Alıştırma Yönergesi:
İdam cezasının caydırıcılığını ele alan yazıya göre Thorsten Sellin'in karşılaştırmaları hangi yıllar arasında yapılmıştır?

Kaynak Metin:
—————

İdam Cezasının Cinayetler Üzerinde Caydırıcı Etkisi Var Mıdır?
Cinayetlerin had safhada olduğu günümüzde idam cezası sürekli gündeme gelmektedir. İnsanlar idam cezasının cinayet oranlarını azaltacağını düşünmektedirler. Bu nedenle neredeyse her kesimden insanlar idam cezasının gelmesini istemektedirler. Ama acaba gerçekten idam cezasının cinayet üzerinde caydırıcı etkisi var mıdır?
Bu konuda
yapılan araştırmaları ve makaleleri burada sunarak idamın caydırıcı etkiye
sahip olup olmadığını göstermeye çalışacağım. Yazının çok uzun olmaması için
makalelerin sonuç kısımlarını ve kaynaklarını vereceğim. İsteyenler makaleleri
inceleyebilirler.
“On
yıllardır idam cezasının olduğu bölgeler olmadığı bölgelere göre daha yüksek
cinayet oranlarına sahiptir. 1973-1984 yılları arasında elde edilen veriler
idam cezasının olmadığı bölgelerin %63 ile idam cezasının olduğu bölgelere daha
düşük olduğunu göstermiştir. Bu araştırmada herhangi bir caydırıcılık etkisi
gözlenmemiştir-belki olabilir fakat diğer faktörler tarafından maskelenmiştir.”
(1)
“Bu tür
karşılaştırmalar Thorsten Sellin tarafından 1920-1958 yılları arasında da
yapılmıştır. Sonuçlar şöyledir: …
2)
Karşılaştırdığımız bölgeler neredeyse aynı sosyal ve ekonomik şartlara
sahiptir. …
3)
Karşılaştırdığımız idam cezasının olduğu ve olmadığı bölgelerde cinayete
eğilim oranı benzerdir. Kaçınılmaz sonuç idamın caydırıcı etkiye sahip olmadığı
yönündedir.” (2)

—————

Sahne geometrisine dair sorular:
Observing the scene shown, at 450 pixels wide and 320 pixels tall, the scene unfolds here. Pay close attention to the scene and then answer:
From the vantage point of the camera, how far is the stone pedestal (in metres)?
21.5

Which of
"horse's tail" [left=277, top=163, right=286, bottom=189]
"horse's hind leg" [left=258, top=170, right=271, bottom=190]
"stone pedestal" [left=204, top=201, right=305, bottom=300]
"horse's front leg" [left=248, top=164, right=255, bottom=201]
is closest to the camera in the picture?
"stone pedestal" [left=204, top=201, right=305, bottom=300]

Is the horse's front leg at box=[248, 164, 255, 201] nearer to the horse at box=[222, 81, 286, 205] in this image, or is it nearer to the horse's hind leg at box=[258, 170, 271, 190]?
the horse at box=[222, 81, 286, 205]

—————

Nihai Sonuç:
1920-1958 yılları arasında.